In electronic packaging, electronic components are frequently mounted on planar ceramic substrates made from alumina, Al.sub.2 O.sub.3, with interconnections between the components being formed from a conductive thick film material deposited onto the substrate. These ceramic substrates are frequently used as carriers of electronic parts because of their cost, electrical properties and mechanical properties.
Interconnections between electronic devices mounted on ceramic substrates, in the prior art, have been principally made by depositing a paste onto the substrate, (the paste having conductive constituents which when suitably processed leaves a conductive path on the substrate), curing the paste and substrate and attaching the components appropriately. In many applications the conventional conductors used to connect components on ceramic substrates may have undesirable physical properties. For example, at high frequencies, skin effect losses attributable to the interconnection material increases substantially.
It has been known that certain materials' electrical resistivity goes to zero or nearly zero at a predetermined temperature known in the art as the transition temperature. Some recently discovered materials, such as Ytrium Barium Copper Oxide, or YBC, (YBa.sub.2 Cu.sub.3 O.sub.x) for example, demonstrate this so called superconductivity at relatively high temperatures, i.e., at or near 93 degrees Kelvin. Because these materials can demonstrate a near zero electrical resistance, at or below their transition temperature, it might be desirable, in certain applications, to use a superconductor material on a ceramic substrate for purposes of reducing electrical losses.

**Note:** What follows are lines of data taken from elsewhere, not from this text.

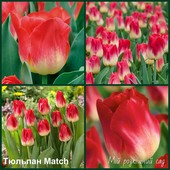 Тюльпан Match. Название сорта переводится как «Спички».
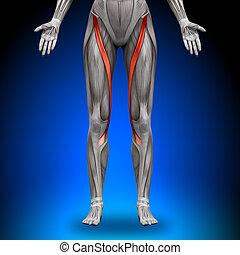 anatomia, músculos, -, femininas, sartorius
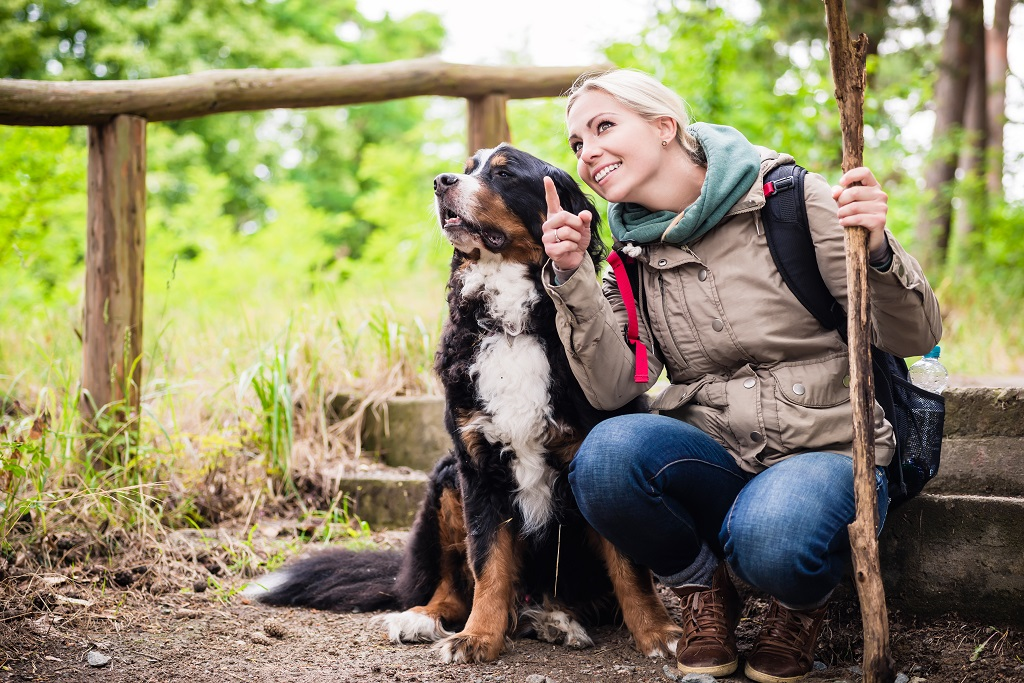 Hiking woman with rucksack and her bernese mountain dog on a tra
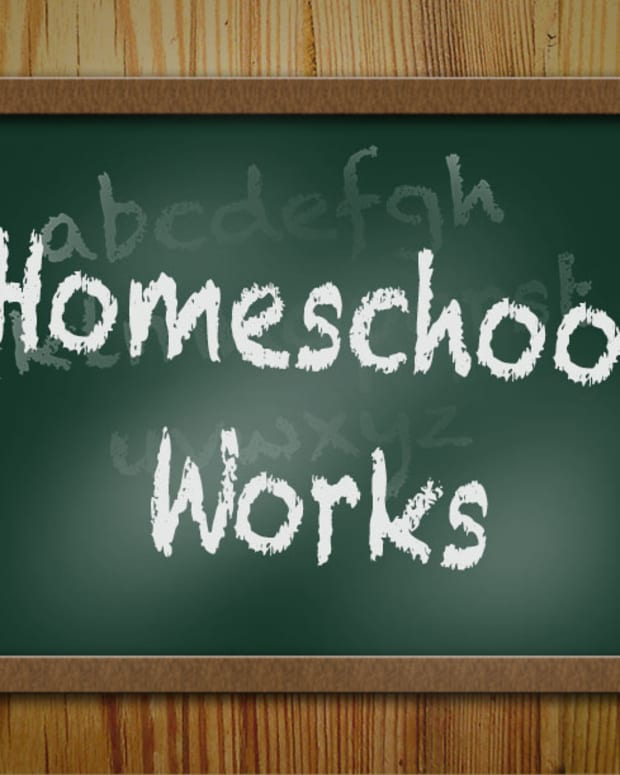 benefits-of-homeschooling-my-children-examined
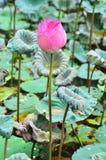 漂浮桃红色的莲花, (莲属nucifera花) 库存照片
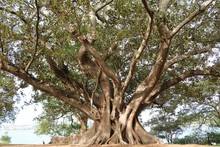 Old Tree Of Ficus Macrophylla ...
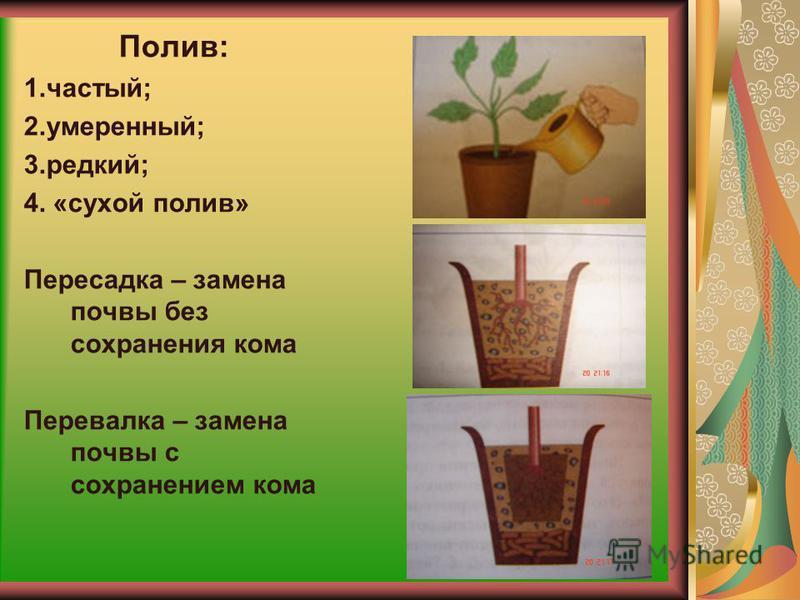 Почвенная смесь – это смесь для посадки комнатных растений Каждому растению нужно подобрать почвенную смесь. Различают почвенную смесь: -тяжелую; - среднюю; - легкую. Почвенная смесь состоит из листовой и дерновой земли, песка. Любую смесь можно прио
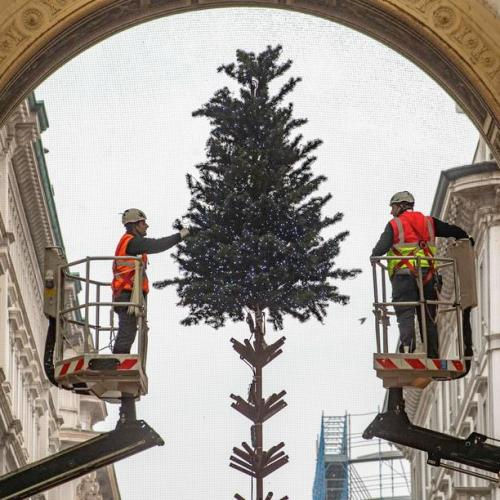 Photo Story: Christmas tree put up in Milan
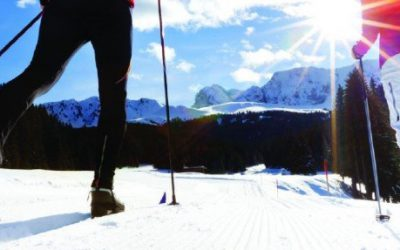 Lake Tahoe Cross Country Ski Guide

Depositing superconductors such as YBC onto an alumina substrate and maintaining the superconductors' ability to superconduct at temperatures above the temperature of liquid nitrogen has proven to be difficult. Previously, superconductors deposited onto a ceramic substrate such as alumina, which is widely used as a substrate, have been difficult to bond to the alumina, and, when thermally cycled, have sustained mechanical failures such as cracking and peeling away from the substrate to such an extent that the conductive path on the substrate is not usable. Other superconducting materials when deposited on a ceramic substrate such as alumina might have been "poisoned" by the ceramic such that the superconducting transition temperature changes or superconducting behavior disappears.
It is therefore an object of the present invention to provide a method of depositing a superconductor onto a ceramic substrate such as alumina such that the superconductor when deposited, is mechanically stable and free of mechanical defects in that it does not pull away from the ceramic substrate, crack, or sustain other mechanical failures. Another object of the present invention is to provide a superconductor which when deposited on a ceramic substrate is not poisoned by the ceramic material and continues to demonstrate superconductivity at temperatures above 77 degrees kelvin.